In the Netherlands, CS has been an established elective subject in the higher grades of secondary education since 1998, as described in detail in chapter 2. In addition to this subject focusing on computing as a scientific discipline, in the lower grades of secondary education, in the late 1990’s and 2000’s, there used to be a course focusing on ICT which often got integrated in other courses and in the long run died out. In 2012, The Royal Netherlands Academy of Arts and Sciences (in Dutch: De Koninklijke Nederlandse Akademie van Wetenschappen, further abbreviated as KNAW) published a report expressing their concerns about teaching CS and recommended to not only overhaul the existing elective CS subject, but also to introduce a new compulsory subject Information & communication in the lower grades of secondary education (KNAW, 2012). The Dutch situation is described in greater detail in chapter 2.
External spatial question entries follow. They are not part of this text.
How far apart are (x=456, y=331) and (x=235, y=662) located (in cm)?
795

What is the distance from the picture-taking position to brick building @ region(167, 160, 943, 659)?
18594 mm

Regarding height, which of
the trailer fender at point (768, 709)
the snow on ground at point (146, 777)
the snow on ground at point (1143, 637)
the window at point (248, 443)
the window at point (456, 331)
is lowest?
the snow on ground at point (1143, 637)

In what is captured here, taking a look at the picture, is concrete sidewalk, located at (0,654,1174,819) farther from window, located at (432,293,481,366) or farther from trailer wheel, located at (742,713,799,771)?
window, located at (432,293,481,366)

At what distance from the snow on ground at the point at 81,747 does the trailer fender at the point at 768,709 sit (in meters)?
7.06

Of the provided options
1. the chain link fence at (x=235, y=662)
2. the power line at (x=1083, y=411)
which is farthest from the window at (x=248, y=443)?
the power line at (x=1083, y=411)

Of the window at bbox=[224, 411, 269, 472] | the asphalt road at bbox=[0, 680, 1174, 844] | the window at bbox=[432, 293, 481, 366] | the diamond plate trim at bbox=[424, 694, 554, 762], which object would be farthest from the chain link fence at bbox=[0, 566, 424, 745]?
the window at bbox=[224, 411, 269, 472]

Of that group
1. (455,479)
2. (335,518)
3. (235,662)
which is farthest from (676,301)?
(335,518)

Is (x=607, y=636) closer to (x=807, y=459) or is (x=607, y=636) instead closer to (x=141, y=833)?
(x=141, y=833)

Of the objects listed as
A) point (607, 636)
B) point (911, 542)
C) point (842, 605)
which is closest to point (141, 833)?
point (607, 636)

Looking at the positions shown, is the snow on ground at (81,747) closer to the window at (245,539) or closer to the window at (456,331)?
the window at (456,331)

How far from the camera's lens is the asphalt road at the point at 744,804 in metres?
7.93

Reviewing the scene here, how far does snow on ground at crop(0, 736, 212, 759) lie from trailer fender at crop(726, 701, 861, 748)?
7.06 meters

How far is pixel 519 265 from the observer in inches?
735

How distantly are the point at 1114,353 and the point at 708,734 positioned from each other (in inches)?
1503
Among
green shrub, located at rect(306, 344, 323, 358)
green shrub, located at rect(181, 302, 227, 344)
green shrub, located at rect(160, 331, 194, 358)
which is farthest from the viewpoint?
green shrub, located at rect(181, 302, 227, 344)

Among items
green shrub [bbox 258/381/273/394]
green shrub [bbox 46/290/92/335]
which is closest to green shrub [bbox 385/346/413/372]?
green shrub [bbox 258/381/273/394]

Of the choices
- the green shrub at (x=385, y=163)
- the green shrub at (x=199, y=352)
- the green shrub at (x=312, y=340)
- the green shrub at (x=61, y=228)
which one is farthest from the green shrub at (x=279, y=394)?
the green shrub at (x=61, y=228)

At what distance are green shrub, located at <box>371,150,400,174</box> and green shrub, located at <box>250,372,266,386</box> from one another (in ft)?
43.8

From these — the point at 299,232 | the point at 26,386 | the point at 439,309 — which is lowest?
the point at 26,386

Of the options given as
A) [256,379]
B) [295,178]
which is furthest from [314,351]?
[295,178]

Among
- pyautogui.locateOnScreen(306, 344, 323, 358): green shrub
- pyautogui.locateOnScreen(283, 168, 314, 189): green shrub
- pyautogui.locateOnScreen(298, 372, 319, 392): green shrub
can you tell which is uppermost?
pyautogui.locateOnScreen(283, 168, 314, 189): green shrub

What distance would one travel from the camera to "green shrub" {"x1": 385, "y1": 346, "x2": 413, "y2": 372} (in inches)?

The situation in the few countries described here is illustrative of the evolution of CS education both from the point of view of institutionalized education reforms — ranging from no CS education to introduction of mandatory CS education for all students, as well as the related intertwined changing and evolving aims and objectives of teaching CS — from specialist professional training to fundamental life skills. We also see that, as omnipresent and multifaceted the computers and their usage are in our modern world, so is the discussion about the necessity and aims of teaching CS and the position CS courses get in the curriculum. This great variation notwithstanding, the spirit of time is clearly visible in the desire to make the CS education available to all students in K-12 and to focus on computational problem-solving (Tedre et al., 2018).
This spirit, expressing the desire to empower all students by teaching them certain aspects typical for CS, was captured in the 2006 seminal article by Wing who rekindled the notion of computational thinking (CT) first introduced by Papert (1980) by asserting that, “to reading, writing, and arithmetic, we should add computational thinking to every child’s analytical ability” (Wing, 2006). Wing globally sketches what CT is and what it is not in her view and stresses that it is about attitude and a skill set for everyone, not just computer scientists.